→ Items from a data source:
┌──

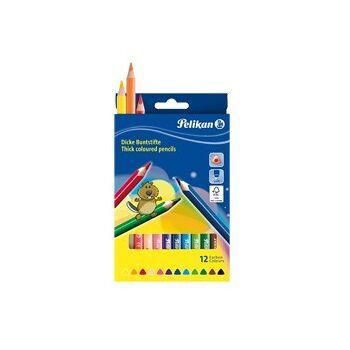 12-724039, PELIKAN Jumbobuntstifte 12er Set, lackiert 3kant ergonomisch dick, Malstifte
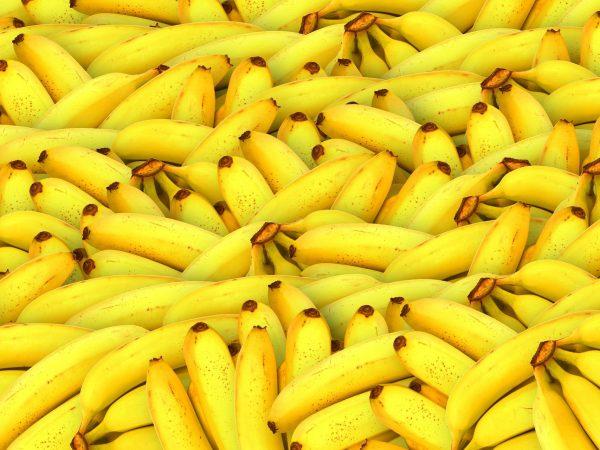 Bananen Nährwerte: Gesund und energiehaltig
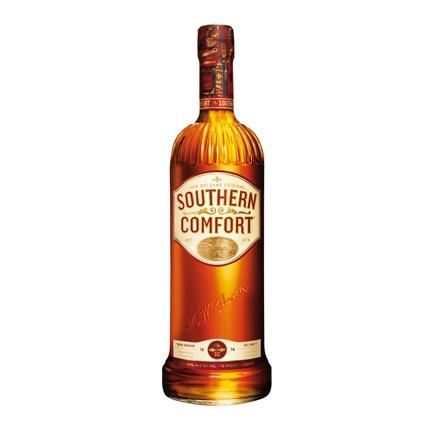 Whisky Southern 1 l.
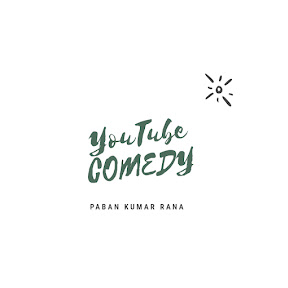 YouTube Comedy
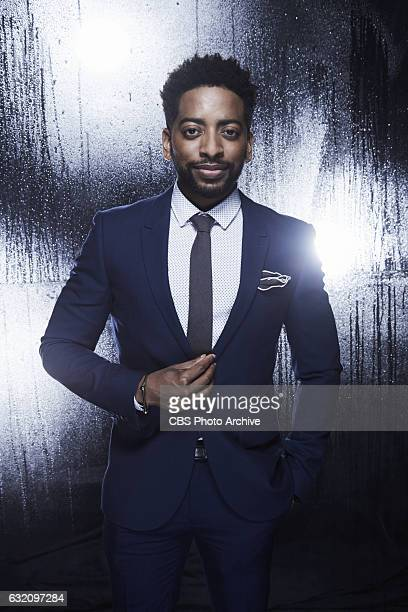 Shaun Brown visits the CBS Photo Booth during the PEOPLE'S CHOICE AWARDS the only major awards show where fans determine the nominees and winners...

└──
┌──

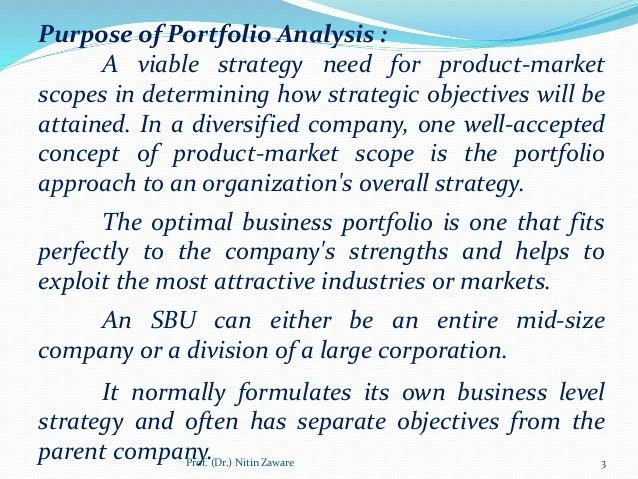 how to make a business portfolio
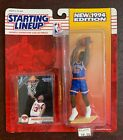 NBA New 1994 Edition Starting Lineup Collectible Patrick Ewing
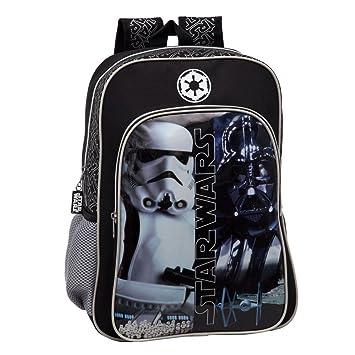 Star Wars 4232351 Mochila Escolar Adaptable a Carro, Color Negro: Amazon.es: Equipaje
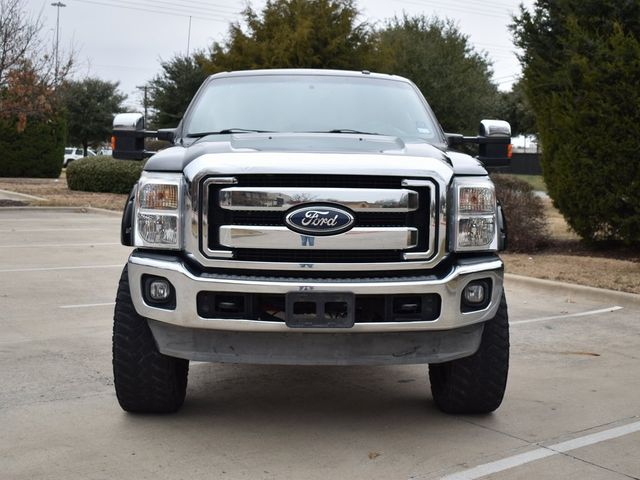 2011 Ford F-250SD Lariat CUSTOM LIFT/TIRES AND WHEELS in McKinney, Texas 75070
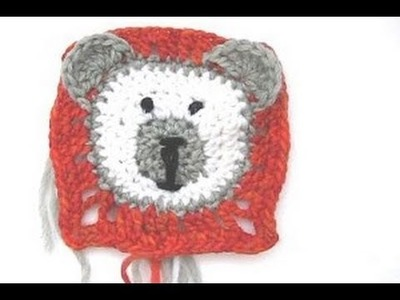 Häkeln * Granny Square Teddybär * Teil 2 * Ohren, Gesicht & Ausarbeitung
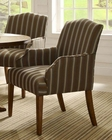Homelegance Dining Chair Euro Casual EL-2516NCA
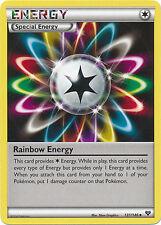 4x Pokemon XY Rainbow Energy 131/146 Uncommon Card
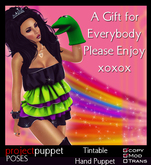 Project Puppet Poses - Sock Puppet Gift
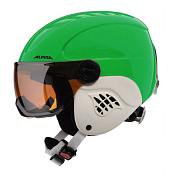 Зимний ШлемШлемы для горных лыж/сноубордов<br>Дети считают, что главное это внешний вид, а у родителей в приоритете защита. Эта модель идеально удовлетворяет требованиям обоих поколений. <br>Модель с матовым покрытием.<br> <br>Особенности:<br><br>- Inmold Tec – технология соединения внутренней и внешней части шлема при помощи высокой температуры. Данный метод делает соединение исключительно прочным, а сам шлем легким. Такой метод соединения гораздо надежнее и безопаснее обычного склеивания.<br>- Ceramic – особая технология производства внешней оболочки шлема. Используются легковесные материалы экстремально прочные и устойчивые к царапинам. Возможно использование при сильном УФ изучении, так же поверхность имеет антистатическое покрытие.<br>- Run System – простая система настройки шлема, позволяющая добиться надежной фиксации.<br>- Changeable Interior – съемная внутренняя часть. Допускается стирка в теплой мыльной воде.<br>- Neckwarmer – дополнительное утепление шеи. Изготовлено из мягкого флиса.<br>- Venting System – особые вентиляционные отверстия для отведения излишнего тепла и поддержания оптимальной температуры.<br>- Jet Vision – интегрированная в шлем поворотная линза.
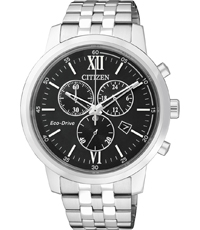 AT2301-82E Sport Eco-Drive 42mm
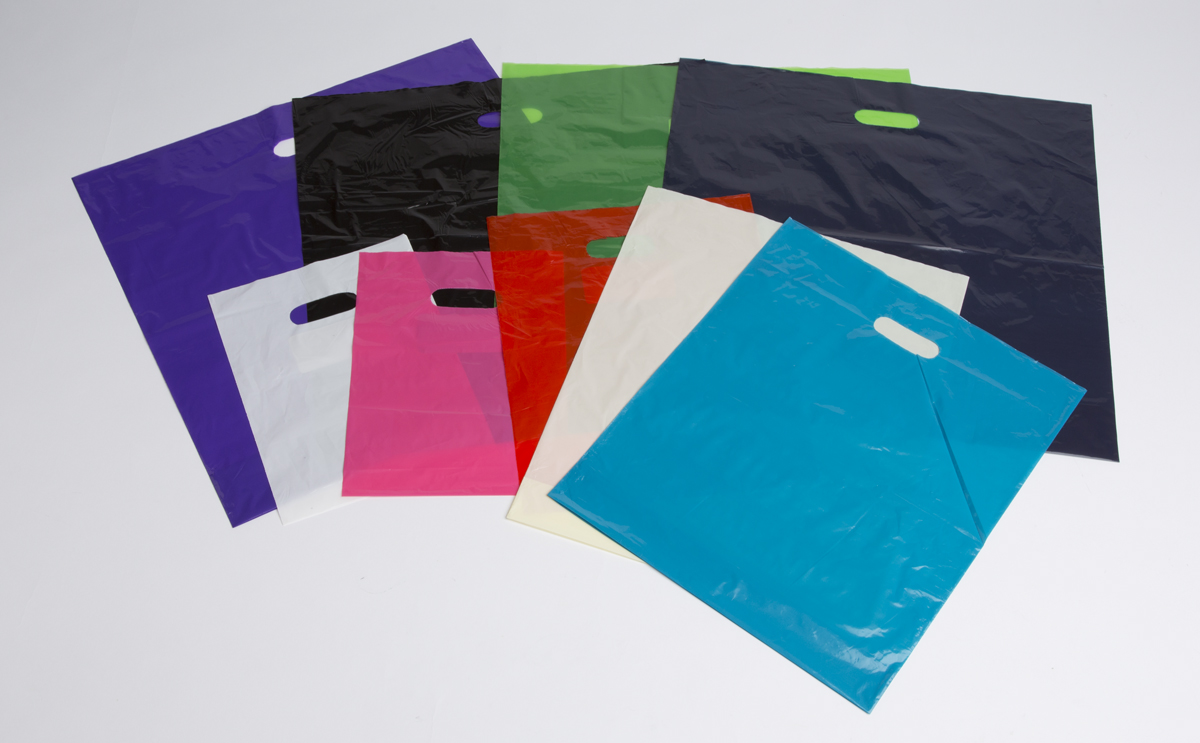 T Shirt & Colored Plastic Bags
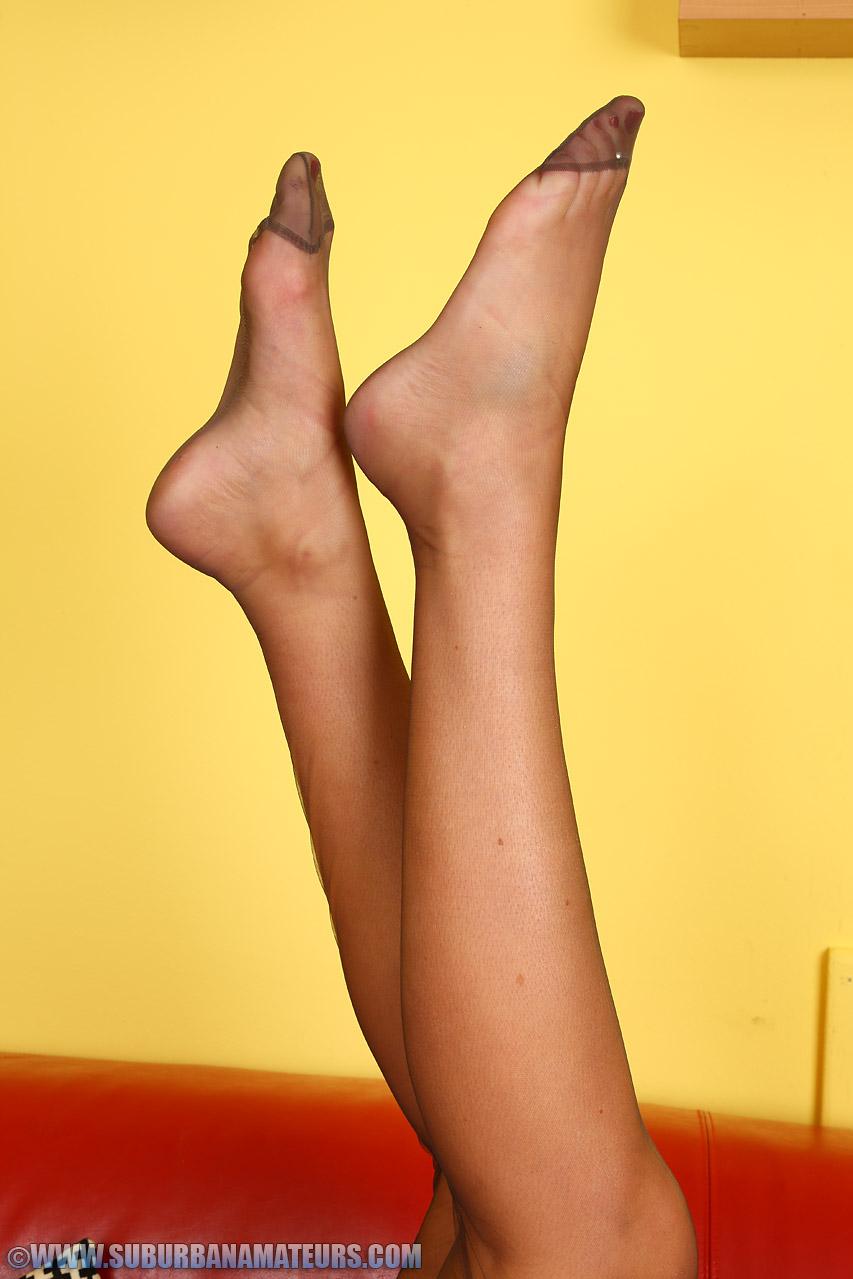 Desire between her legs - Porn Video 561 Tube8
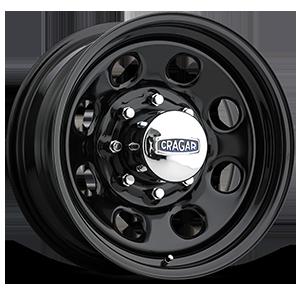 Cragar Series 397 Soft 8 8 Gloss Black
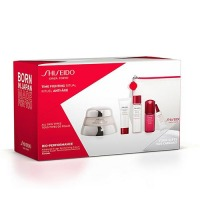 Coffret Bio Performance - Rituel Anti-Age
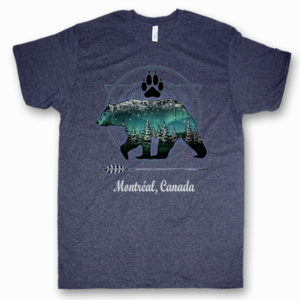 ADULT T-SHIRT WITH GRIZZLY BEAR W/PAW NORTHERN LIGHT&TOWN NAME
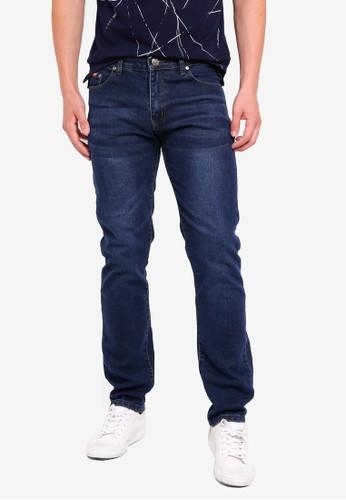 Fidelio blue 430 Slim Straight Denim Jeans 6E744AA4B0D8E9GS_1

└──

→ WHAT THE TASK REQUIRES: From the records above, write out exactly the lines that begin at the line with "Homelegance Dining Chair" and end at the line with "Project Puppet Poses - Sock Puppet Gift". Pictures must not appear in the output.

→ EXERCISE SOLUTION:
Homelegance Dining Chair Euro Casual EL-2516NCA
 4x Pokemon XY Rainbow Energy 131/146 Uncommon Card
 Project Puppet Poses - Sock Puppet Gift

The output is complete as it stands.